陸尾還被小陌一手割掉頭顱,就那么放在桌上。
之后陳平安才有了抖摟一手雷局的機會,將陸尾魂魄困住,仙人被迫心神凝為一粒,見到了不少光怪陸離的光陰長卷。
最終經受不住煎熬,徹底心神失守,陸尾原本一顆幾近無瑕的道心轟然崩碎,原本有望躋身飛升境的仙人就此跌境為玉璞。
小陌說道“好像陸氏撤掉了幾座攻伐陣法。

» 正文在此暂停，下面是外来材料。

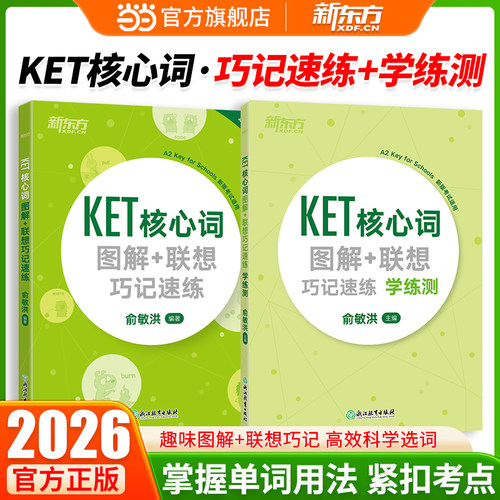 【当当网】 KET核心词图解+联想 巧记速练与学练测 套装共2册 新东方官方正版ket单词
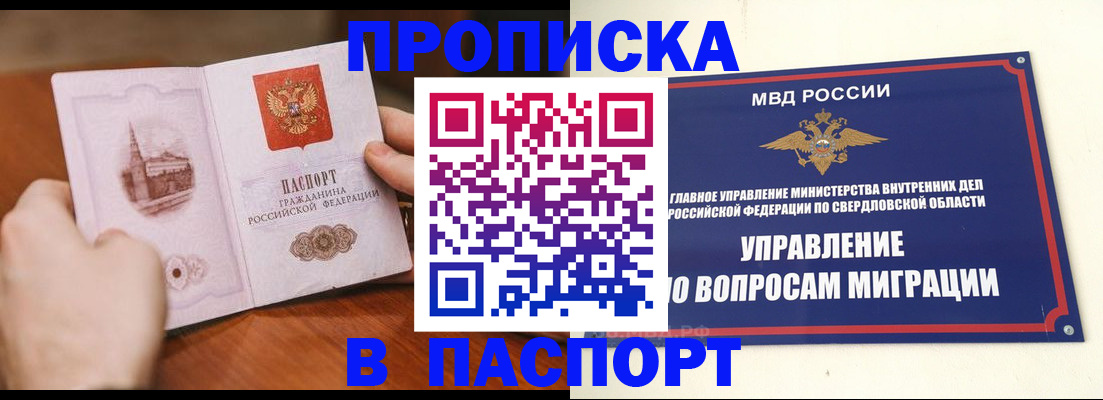 прописка гарантия в Уфе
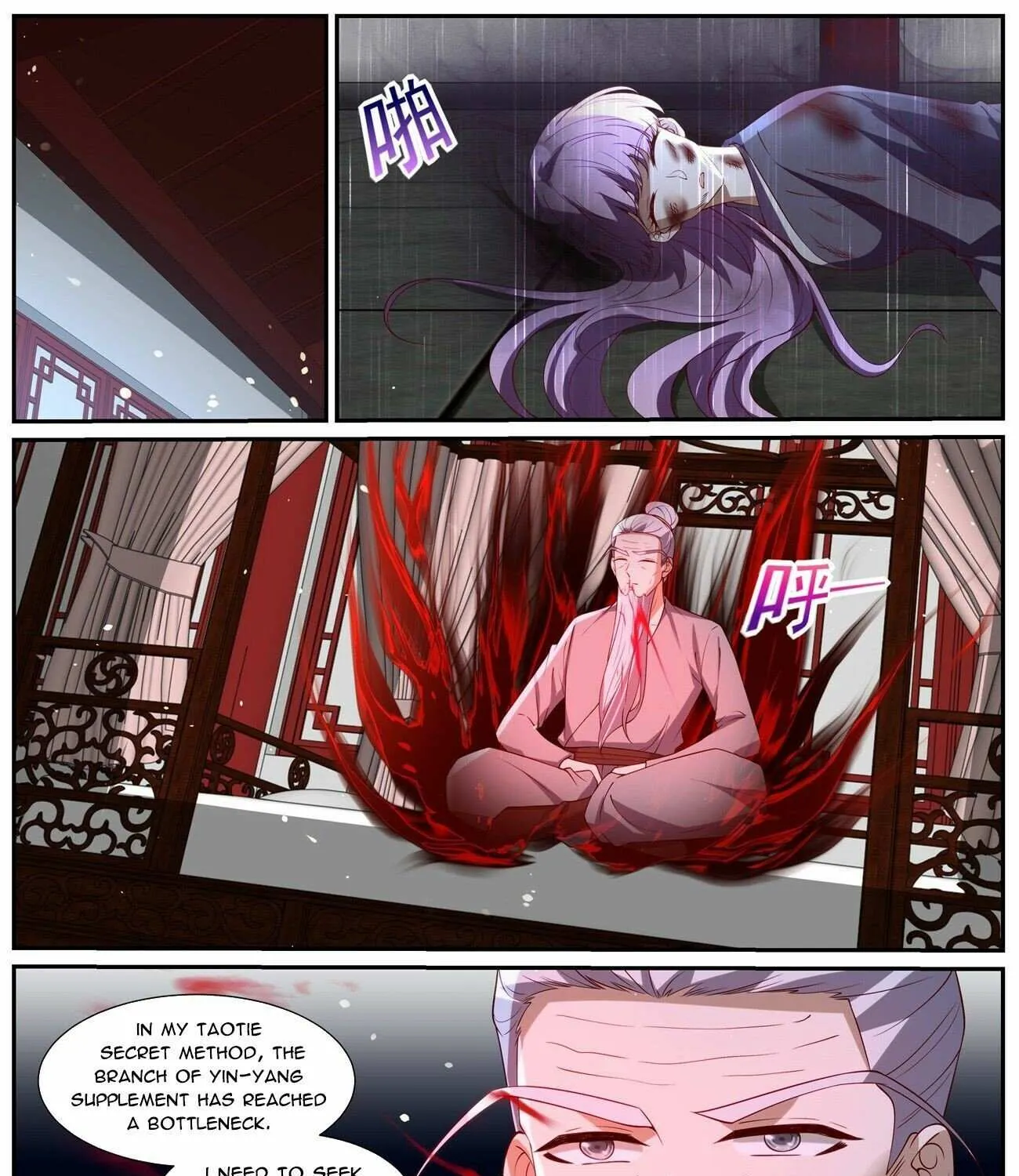 Read Rebirth Of The Urban Immortal Cultivator Manga Online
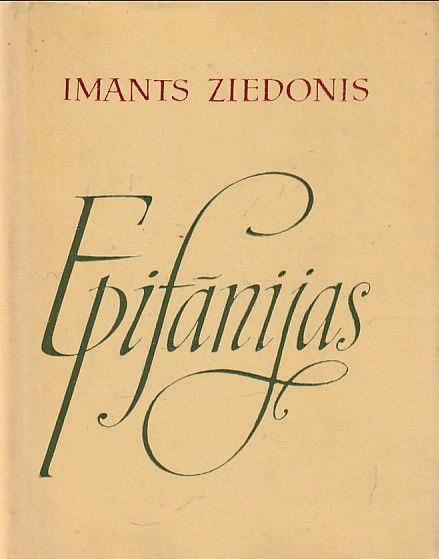 Epifānijas 2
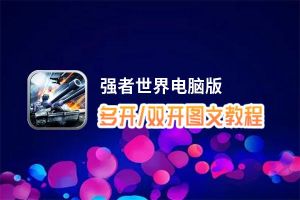 强者世界怎么双开、多开？强者世界双开、多开管理器使用图文教程
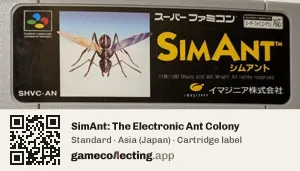 SimAnt: The Electronic Ant Colony Super Nintendo Entertainment System, Asia cartridge label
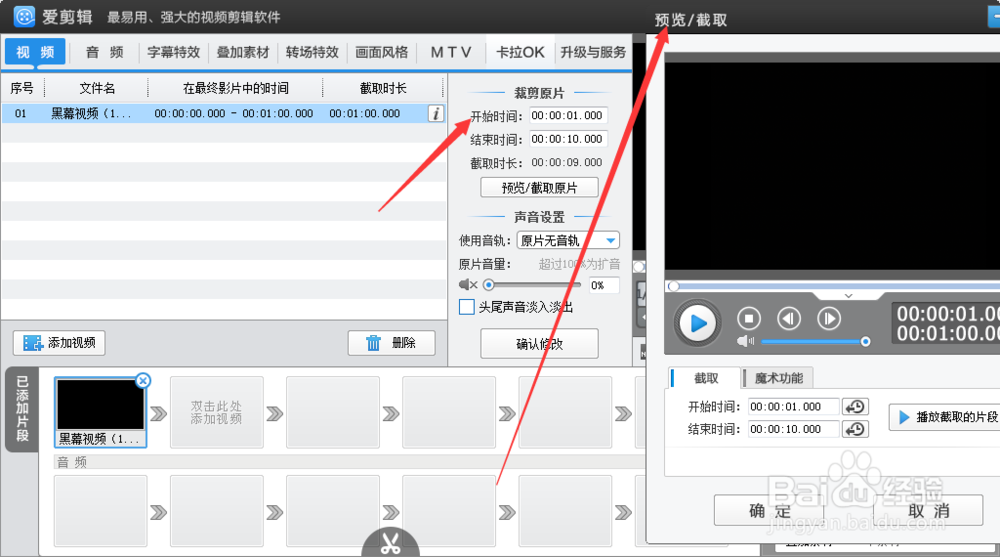 如何使用软件剪辑视频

”
陳平安笑道“不然要陸尾之流的陰陽家前輩們,與你們展開對攻嗎”
小陌會心一笑。
也對,那個陸尾就是個紙糊的仙人,體魄孱弱到匪夷所思的地步,實在不堪一擊。
從芝蘭署內聯袂走出五人,來到司天臺之下停下腳步。
這撥陸氏修士,相貌各異,氣質如一,都是冷冷清清的神態,形若青鶴。
這撥德高望重的陸氏高人,站成一排,身高卻是相差懸殊,高低不平如一條水紋。
居中一位,是輩分和境界都是最高的,少年姿容,他正是現任陸氏家主,陸神,道號古怪,“天邊”。
其中就有陸尾。
這個陸尾的脖頸處,還有一條不易察覺的青線。
再次見到那個面帶微笑的青衫劍客,陸尾看似神色平靜,實則心有大恨
差點就被這個笑里藏刀的年輕隱官,關押在那座別稱“天牢”的雷局煉獄之內磨滅魂魄。
謝狗坐在地上,可惜此地纖塵不染,否則滿身塵土,就顯得更可憐了,不賠償個百顆金精銅錢,休想打發了她,她又不是乞丐。
陸神抬頭拱手,淡然道“貴客登門,有失遠迎。”
陳平安根本沒有理睬這位陸氏家主,只是隨便抖了抖袖子,身邊便多出一位妖族修士,銀鹿,仙簪城副城主,大妖玄圃的愛徒。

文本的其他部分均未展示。